I was given this book by my boss because he felt that my communication style was too abrupt and that I needed to improve my listening and empathy skills. Well, that’s what I think he was trying to tell me – I wasn’t really paying attention because I tend to filter out a lot of information that I consider waffle.

This is not just a business book, and not just about business conversations. You can use the material to help you with personal relationships as well. It is full of examples and practical things you can do in lots of situations. It starts by building up a few examples of what crucial conversations are, and the history leading up to the authors developing their theory. The book has so much information that you won’t be able to absorb all of it if you read it just once, so I have found it good to have at hand just to flick through every now and then when I have the chance.

The book deals a lot with the emotional side of conversations, in that words do really hurt regardless of the situation. Each party in a conversation may believe they have been slighted, and that the other is at fault. This book helps you understand how to take a calm step back and re-assess the situation, before trying to continue, or not continue if the situation is too volatile.
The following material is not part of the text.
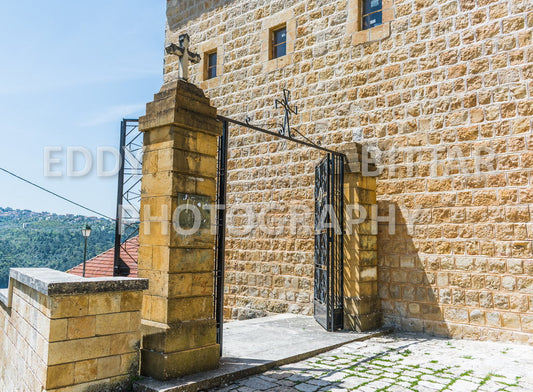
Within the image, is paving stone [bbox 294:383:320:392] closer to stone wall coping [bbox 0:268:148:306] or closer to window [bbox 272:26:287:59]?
stone wall coping [bbox 0:268:148:306]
The book concludes with three chapters about putting it all together, when it’s too hard to have a conversation and moving forward. I found the yes, but chapter quite good as there were quite a few examples there.

And as always, I guess I have to mention the things I didn’t like about the book. I found it lacking a bit of depth in the theory side. It was more like a series of techniques that worked, but no real explanation of why they work. If I want to understand how to have a crucial conversation, I want to be able to base it on some bedrock. That said, the theory may well be there and the authors might have that grounding themselves, but I didn’t feel it when reading the book.

Maybe I just read it too fast. Then again, I tend to filter out more than I should if I think it’s too much waffle.